The fact that the High Court didn't find sufficient evidence in the transcripts of 98 days of lower court hearings on the Miriuwong-Gajerrong case to decide these questions is indicative of the likely expenditure of time and resources necessary to bring any native title claim to a conclusion through the judicial process.
Mr Justice Kirby concurred in the orders of the majority but expressed his support for a more expansive and generous interpretation of native title rights. He disagreed with the majority in relation to the right to preserve and protect cultural knowledge, the circumstances under which native title is clearly extinguished, and the role of international and human rights law in interpreting the Native Title Act.
The remaining two justices, McHugh J and Callinan J, wrote separate dissenting judgments but concurred in proposing orders to dismiss the claimants' appeal. Justice Callinan found that the grant of pastoral and mining leases extinguished native title. His assessment of the state of the law of native title is worth quoting in full."Mabo [No 2]

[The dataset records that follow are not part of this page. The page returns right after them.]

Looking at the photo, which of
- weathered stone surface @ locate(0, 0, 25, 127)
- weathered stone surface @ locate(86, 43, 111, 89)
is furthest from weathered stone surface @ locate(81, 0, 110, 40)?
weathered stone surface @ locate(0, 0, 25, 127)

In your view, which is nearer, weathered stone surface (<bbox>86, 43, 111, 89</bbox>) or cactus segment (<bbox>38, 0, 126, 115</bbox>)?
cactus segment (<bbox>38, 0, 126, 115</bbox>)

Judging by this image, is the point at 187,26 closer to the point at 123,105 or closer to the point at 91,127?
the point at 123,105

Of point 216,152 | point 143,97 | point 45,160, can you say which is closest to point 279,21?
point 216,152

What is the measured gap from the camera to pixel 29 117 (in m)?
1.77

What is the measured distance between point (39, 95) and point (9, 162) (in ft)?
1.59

was a brave judicial attempt to redress the wrongs of dispossession. But its recognition of native title has involved the courts in categorising and charting the bounds of something that, being sui generis
, really has no parallel in the common law.
"The Court has endeavoured to find a way of recognising, and to a degree protecting, that anomalous interest without unduly disturbing the law of Australian property. The results of this enterprise can hardly be described as satisfactory.

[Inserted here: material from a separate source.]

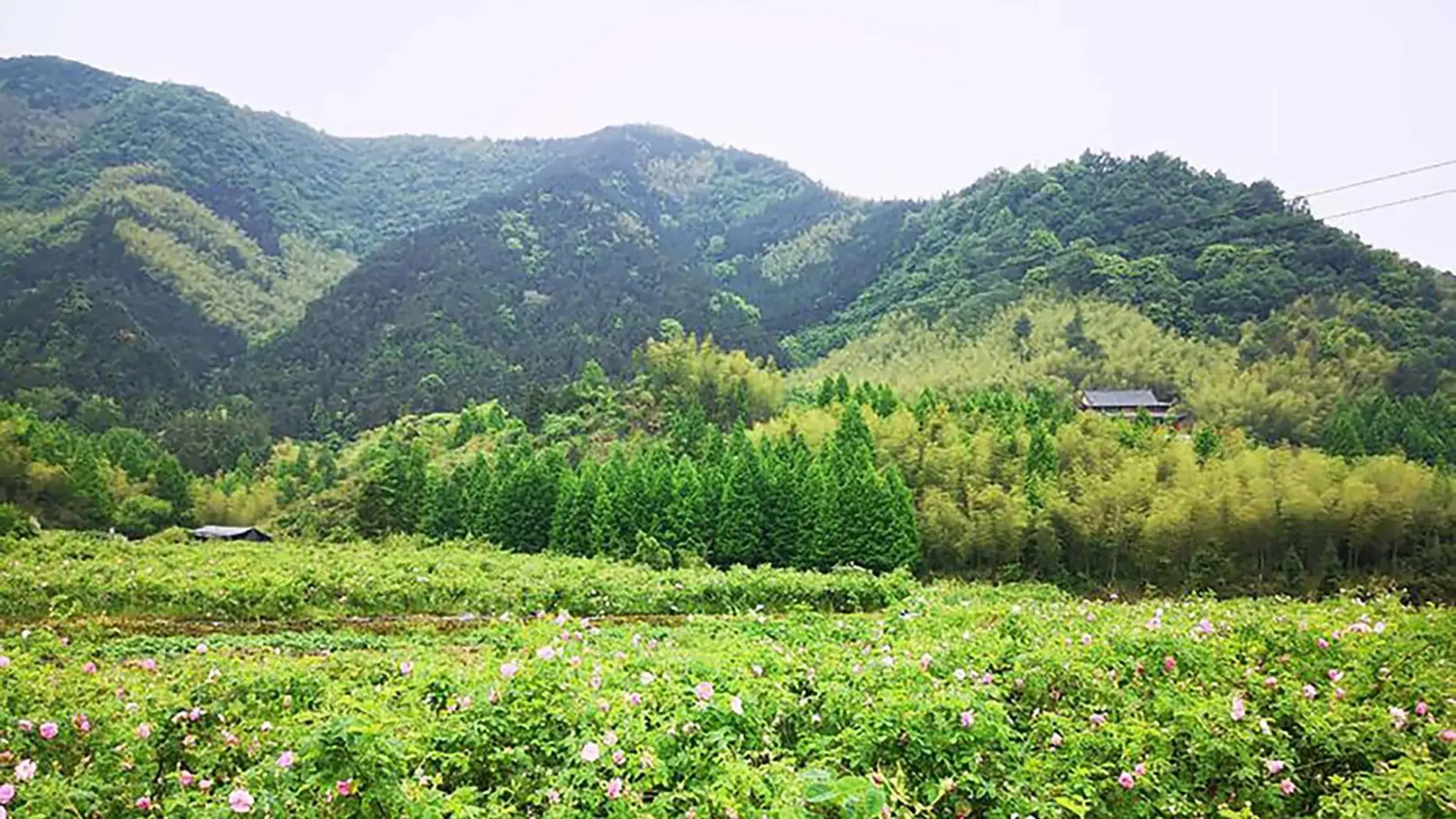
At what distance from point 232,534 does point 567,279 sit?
45823 mm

"The decisions of this Court and of lower courts have resulted in something that is not strictly property, as common lawyers would understand it, being regarded as a burden on the Crown's radical title. Long settled understandings about land law relating to exclusive possession and leases have been questioned. Parliament has been compelled to intervene, repeatedly, to secure the validity of acts that were never before thought to be problematic. And we now have a body of law that is so complicated, shifting and abstruse that it continues to require the intervention of this Court to resolve even the most basic issues, such as the effect of freehold or leases on native title.

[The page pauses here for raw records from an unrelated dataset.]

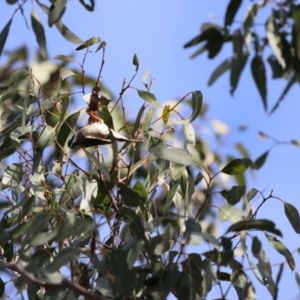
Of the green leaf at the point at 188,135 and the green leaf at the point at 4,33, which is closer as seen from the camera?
the green leaf at the point at 188,135

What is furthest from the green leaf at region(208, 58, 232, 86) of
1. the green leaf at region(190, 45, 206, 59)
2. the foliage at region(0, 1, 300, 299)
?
the foliage at region(0, 1, 300, 299)

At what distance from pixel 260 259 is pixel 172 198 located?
19 centimetres

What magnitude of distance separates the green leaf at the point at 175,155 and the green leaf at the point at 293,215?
24 cm

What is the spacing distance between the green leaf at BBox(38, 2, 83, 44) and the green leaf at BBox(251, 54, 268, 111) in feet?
2.27

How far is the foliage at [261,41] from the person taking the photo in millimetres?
2410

"Judging from the submissions to this Court and the native title legislation that we have had to consider, few people, if any, have been able to thread this labyrinth of Minos unscathed. To these drawbacks flowing from the recognition of native title may be added others: considerable uncertainty has been created; commercial activity and therefore national prosperity has been inhibited; much time and money have been expended on litigation; and, I fear, the expectations of the indigenous people have been raised and dashed."Native title
In a separate judgment handed down the same day, the High Court determined by a majority of 6 (only Kirby J dissenting) that the grant of a lease under the Western Lands Act 1901 (NSW) did confer exclusive possession on the lessee and therefore extinguished native title.
This case highlights once again the differential impact of native title on states such as Western Australia compared with New South Wales and Victoria, where native title has more generally been held to have been extinguished. There are still 130 outstanding native title claims in Western Australia and about 11,500 mining applications held up pending native title negotiations.
There is no sign yet that the complexities and uncertainties unleashed by the "brave judicial attempt" of Mabo
have been resolved either by subsequent judicial decisions or by the Native Title Act and its successive amendments.